Monday 8 April 2013



Interview with Faculty person Dr. Muhammad Atiq-ur-Rahman B.Sc. CRP (UET), M.Sc. UDP & EM (Bangkok), Ph.D. S.E.(Japan) Post-Doc. (Japan) Associate Prof. of Environmental Sciences Department Lahore College for Women University on Global Warming Issue.

Rabia Yousaf: As you think about the range of threats facing the world today–specifically those that have the potential to cause cataclysmic harm–such as climate change, global pandemics, and your particular expertise, nuclear disaster, where on the field do you place the nuclear risk in relation to other critical challenges?

Dr. Muhammad Atiq-ur-Rahman : We face many challenges in our personal lives, our communities and our nations.  But two stand out in their seriousness and consequences:  global warming and nuclear weapons.  Both threaten destruction on a planetary scale.  Both are caused by machines we built. Both are preventable and reversible.  But both require new ways of thinking and new leadership to find solutions.  Continuing with current policies courts global catastrophe. Other problems also cause or could cause massive human suffering, such as war in the Middle East or the poverty conditions of much of humanity.  And others can have global consequences, such as pandemics.  But only nuclear weapons and global warming have the potential for fundamentally altering or even ending all that human civilization has accomplished over the past millennia.

Rabia Yousaf:  What do you think should or can be done to improve the effects of global warming going forward?
 
 Dr. Muhammad Atiq-ur-Rahman:  I’m in favor of air capture, not just sequestering carbon dioxide at power plants, but actually sucking it out of the air and burying it.  Klaus Lackner at Columbia has devised a system for doing this with membranes.  The membranes love to bind CO2 when they’re dry, but then it can easily be washed out (Sometimes called “artificial trees,” Lackner’s technology can reportedly remove about 1000 times more carbon dioxide from the air than could a real tree of the same size).  

Rabia Yousaf:  I can’t imagine who will pay for that…

Dr. Muhammad Atiq-ur-Rahman:  This technology won’t change the playing field for the energy companies, so some sort of carbon tax will have to be charged, when people use carbon-based fuels.  Of course, the consumer will pay it.  When people start feeling the real effects of global warming, they will be ready to do something.

Rabia Yousaf: Lastly, what is the core driver for you to work on this issue day in and day out, and what is truly at stake if we don’t get it right?

Dr. Muhammad Atiq-ur-Rahman: People often fail to realize just how completely destructive these weapons are. Mankind has the power to destroy human life as we know it. The use of one nuclear weapon would be devastating, ten would be unimaginable, and one hundred would cause destruction beyond anything humankind has ever seen. We have thousands.

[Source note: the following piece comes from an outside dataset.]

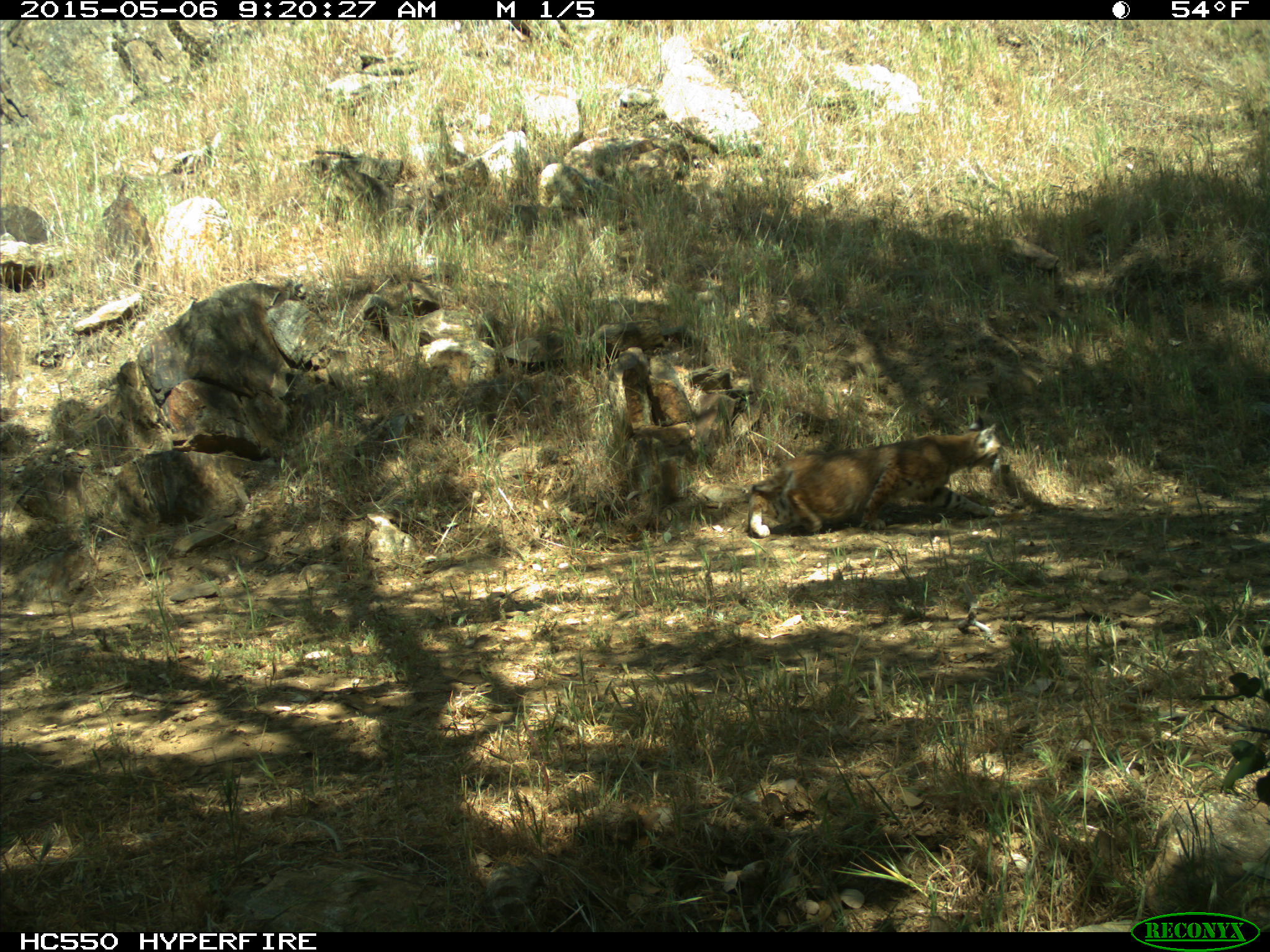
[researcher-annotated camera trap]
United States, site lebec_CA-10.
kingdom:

I do not believe that fallible human beings can control this destructive power indefinitely.
Our troops, our public and our nation deserve a smarter, safer policy.  If we miss this opportunity to modernize our security policies to meet the needs of the 21st Century, we could slip back into a world of more nuclear states, more nuclear arms races, and greater risk of nuclear terrorism.  I believe we are smarter than this.  I am optimistic that over the next few years we will make the right choices, choose the right strategies and budgets and move step by step towards few weapons and greater security.  That is not just my vision, it is my passion.